- [CONSIGNE] Poursuivez l'article sur le film d'Ismaël Ferroukhi consacré aux Algériens de Paris sous l'Occupation, à partir de sa dernière phrase.

- [EXTRAIT]
Par Aurélie Champagne

Rue89 27/09/2011


Le cinéaste Ismaël Ferroukhi, aidé de l'historien Benjamin Stora, raconte ces « invisibles » de Paris sous l'Occupation.

Nous sommes en 1942, à Paris. Younes (Tahar Rahim, « Un Prophète ») pousse la porte d'une bâtisse en ruines. Dans la cour, l'attend une bande de vieillards algériens creusés par la faim. Ils troquent leurs dernières richesses contre quelques cigarettes, une casserole, une boîte de sardines. « Prends, c'est tout ce qu'il me reste », dit un vieil homme, tendant son instrument, un « oud », au jeune homme.

Ferroukhi : « C'est un sujet historique tellement nouveau »
En découvrant le quotidien de la communauté algérienne à Paris pendant l'Occupation, Ismaël Ferroukhi avoue s'être « pris une claque ».

- [MATÉRIEL EXTRAIT]
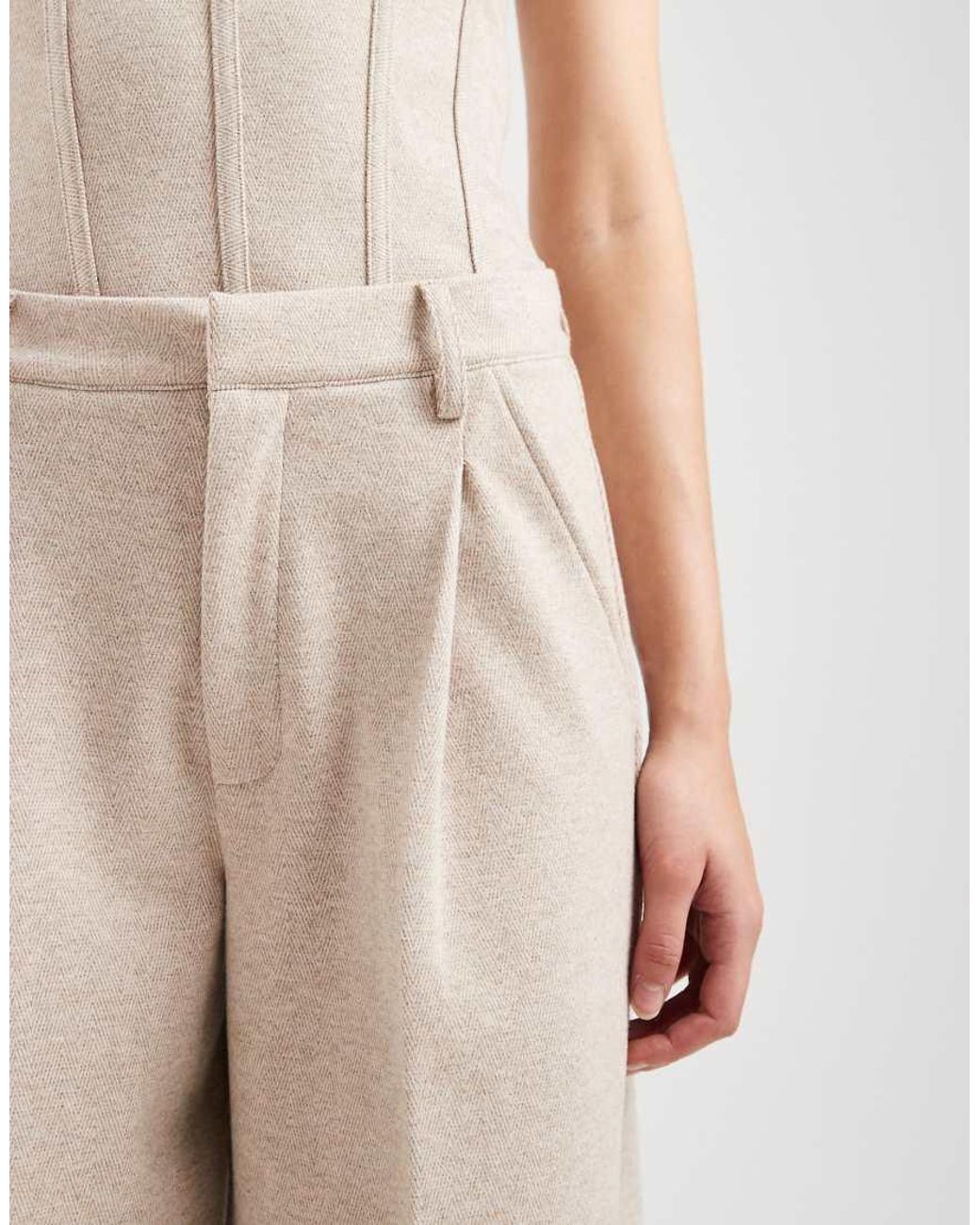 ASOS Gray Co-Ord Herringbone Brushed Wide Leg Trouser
==
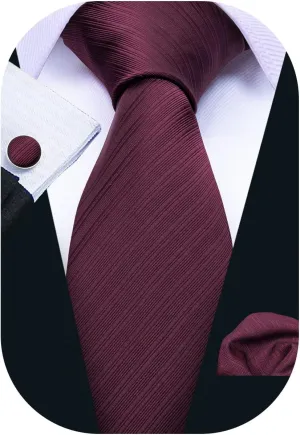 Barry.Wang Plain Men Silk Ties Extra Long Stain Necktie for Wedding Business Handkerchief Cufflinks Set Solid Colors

- [RÉSULTAT DE L'EXERCICE]
Après « Le Grand Voyage », le réalisateur marocain se lance dans une fiction historique exigeante avec « Les Hommes libres » – malgré un budget qui impose la sobriété à la reconstitution :

« L'idée était avant tout de recréer un univers qui avait existé et que personne ne connaissait. »


Pour montrer comment 100 000 Algériens de Paris ont traversé la Seconde Guerre mondiale, Ferroukhi joue la mesure :

« J'ai essayé de ne pas aller trop loin dans la fiction. C'est un sujet historique tellement nouveau qu'on allait me dire : “ Mais qu'est-ce que tu racontes ! ” »

De fausses attestations de foi musulmane délivrées aux juifs

Les temps sont durs. Younes, le héros, vit du marché noir et nourrit sa famille, restée en Algérie. Quand il se fait arrêter, il est contraint de passer un marché avec la police vichyssoise : il doit espionner la communauté maghrébine qui fréquente la mosquée de Paris et son recteur, Si Kaddour Benghabrit (Michael Lonsdale).

Le jeune homme découvre rapidement que le recteur protège des syndicalistes et délivre de fausses attestations de foi musulmanes à des familles juives. Il rencontre aussi Salim Halali, étoile des cabarets arabes, qui animent la vie festive de l'époque.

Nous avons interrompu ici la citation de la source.